RICHARD Maurice (1832-1888)
France

gravure d'après une photo de Franck dans L'Illustration, n°1402 du 8 janvier 1870
Ministre des Lettres, Sciences et Beaux-Arts

Maurice Louis Richard voit le jour, à Paris, le 26 octobre 1832. C’est le fils de Jacques Maurice Richard, riche avocat et agent d’affaires parisien. Il étudie le droit et travaille quelque temps chez un avocat à la Cour de cassation.

Lors des élections générales pour le Corps législatif en 1863, Maurice Richard se fait élire comme candidat indépendant dans la 4e circonscription de Seine-et-Oise, face au général Mellinet, candidat officiel. Il siège au centre gauche, se lie avec Émile Ollivier et le suivit dans son évolution politique.

Le 24 mai 1869, il se fait réélire face à Ernest Baroche (1829-1870). Il se range alors dans le Tiers parti et signe l’interpellation des 116.

Le 2 janvier 1870, Émile Ollivier, ayant été chargé de former un nouveau cabinet, crée pour lui un ministère des Beaux-Arts, ancêtre du ministère de la Culture. Le 14 avril, il a, par intérim le portefeuille de l’Instruction publique, et devient, le 15 mai, ministre des Lettres, Sciences et Beaux-Arts.

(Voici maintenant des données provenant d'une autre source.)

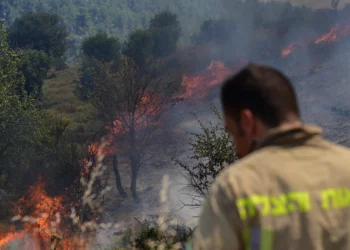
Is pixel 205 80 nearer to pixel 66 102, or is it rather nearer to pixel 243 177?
pixel 66 102

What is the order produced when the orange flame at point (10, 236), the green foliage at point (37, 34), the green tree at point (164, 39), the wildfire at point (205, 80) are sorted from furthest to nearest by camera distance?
the green foliage at point (37, 34) → the green tree at point (164, 39) → the wildfire at point (205, 80) → the orange flame at point (10, 236)

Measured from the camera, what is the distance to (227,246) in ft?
5.85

Pendant son administration, il recule jusqu’à 30 ans la limite d’âge pour le concours des prix de Rome. Il publie, pour le salon de 1870, un règlement qui remet à l’élection des artistes le choix du jury, facilite l’exploitation de certains théâtres, et offre au peintre Courbet la croix de la Légion d’honneur, que celui-ci refuse.

Maurice Richard perd son portefeuille le 8 août 1870. La révolution du 4 septembre le rend à la vie privée. Il se range, lors de la scission qui se produit dans le parti bonapartiste, du côté du prince Napoléon. Il reste le familier et l’ami de ce dernier. C’est dans son château de Millemont que le prince reçoit du gouvernement de Thiers, en 1872, l’ordre de quitter la France.

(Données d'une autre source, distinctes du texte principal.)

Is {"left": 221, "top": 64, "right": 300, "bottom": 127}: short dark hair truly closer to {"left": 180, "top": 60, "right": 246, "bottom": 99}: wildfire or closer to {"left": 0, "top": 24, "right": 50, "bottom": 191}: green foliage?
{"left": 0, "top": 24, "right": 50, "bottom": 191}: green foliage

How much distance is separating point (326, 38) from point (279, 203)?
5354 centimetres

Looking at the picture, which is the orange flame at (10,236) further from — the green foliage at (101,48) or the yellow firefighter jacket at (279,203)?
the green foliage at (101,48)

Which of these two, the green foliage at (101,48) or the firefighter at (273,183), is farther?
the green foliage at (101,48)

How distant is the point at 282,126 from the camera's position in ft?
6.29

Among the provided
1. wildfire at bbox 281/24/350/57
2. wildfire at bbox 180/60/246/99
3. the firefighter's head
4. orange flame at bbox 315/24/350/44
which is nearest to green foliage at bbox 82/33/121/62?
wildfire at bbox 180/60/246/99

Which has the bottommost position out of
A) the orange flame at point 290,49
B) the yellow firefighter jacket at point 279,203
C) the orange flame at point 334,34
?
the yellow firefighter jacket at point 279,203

Maurice Richard est conseiller général de Seine-et-Oise pour le canton de Montfort-l’Amaury. Candidat aux élections législatives du 20 février 1876, dans l’arrondissement de Rambouillet, il échoue et ne se représentera plus.

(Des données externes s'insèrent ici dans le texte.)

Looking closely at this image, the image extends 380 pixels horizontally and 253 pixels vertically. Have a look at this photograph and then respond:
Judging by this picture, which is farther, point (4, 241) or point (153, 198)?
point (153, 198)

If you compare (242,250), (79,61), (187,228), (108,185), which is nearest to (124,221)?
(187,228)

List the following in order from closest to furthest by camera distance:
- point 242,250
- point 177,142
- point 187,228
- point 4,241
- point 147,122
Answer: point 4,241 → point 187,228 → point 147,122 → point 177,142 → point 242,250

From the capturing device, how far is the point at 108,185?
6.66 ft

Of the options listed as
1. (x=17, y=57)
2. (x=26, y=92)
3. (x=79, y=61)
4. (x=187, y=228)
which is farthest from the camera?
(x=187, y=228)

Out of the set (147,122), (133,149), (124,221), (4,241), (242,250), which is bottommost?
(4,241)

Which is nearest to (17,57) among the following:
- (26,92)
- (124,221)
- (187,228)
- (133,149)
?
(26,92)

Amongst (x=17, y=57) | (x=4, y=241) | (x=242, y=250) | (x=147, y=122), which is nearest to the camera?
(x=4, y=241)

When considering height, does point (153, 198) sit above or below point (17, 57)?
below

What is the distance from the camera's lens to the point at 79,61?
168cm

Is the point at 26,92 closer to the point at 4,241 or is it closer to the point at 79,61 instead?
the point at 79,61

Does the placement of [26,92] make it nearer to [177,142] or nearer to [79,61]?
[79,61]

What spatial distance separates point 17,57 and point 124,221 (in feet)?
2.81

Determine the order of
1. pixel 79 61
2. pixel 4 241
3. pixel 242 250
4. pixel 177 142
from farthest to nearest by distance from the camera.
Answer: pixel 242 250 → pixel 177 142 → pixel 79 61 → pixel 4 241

Veuf de Marie Amélie Estienne, fille du banquier Henri Estienne, il épouse Mlle Bouruet-Aubertot, fille des riches propriétaires du Gagne-Petit. Une de ses filles épousera Robert Cottin, inspecteur des finances et directeur de la Banque Mobilière Privée, qui est le beau-frère de l’historien Frédéric Masson (1847-1923).

Maurice Richard meurt le 4 novembre 1888, à Paris.

Sources : Robert (Adolphe), Bourloton (Edgar), Cougny (Gaston) Dictionnaire des parlementaires français, 1789 1891, Bourloton éditeur, Paris, 1891 ; Wikipedia. Date de création : 2022-01-23.

Photos

Monument

Inscriptions : Famille Maurice RICHARD

Jacques Alphonse, RICHARD, né à Paris, le 23 février 1936, décédé, à St-Valéry-sur-Somme, le 1er août 1908.
Jacques Alphonse, RICHARD, lieutenant, au 104e de ligne, né au Havre, le 13 septembre 1856, mort, à St-Valéry-sur-Somme, le 7 septembre 1889.

Marie Louise Adélaïde, CHAPUIS, veuve de Monsieur, Alphonse, RICHARD, née à Valognes (Manche), janvier 1832, décédée, à St-Valéry-sur-Somme, le 22 mai 1909.
Jacqueline, MORANE, veuve de Etienne, JOIN-LAMBERT, 25 juin 1918, 8 juin 2015.

Paul Joseph, RICHARD, né à Paris, le 19 juin 1847, blessé à l’ennemi, au fort de Nogent, le 2 novembre 1870, et décédé des suites, de ses blessures, le 18 décembre 1870.
Jacques Maurice RICHARD, avocat officier, de la Légion d’honneur, né à Breteuil (Oise), le 6 avril 1794, décédé à Dieppe, (Seine-Inférieure), le 29 août 1861.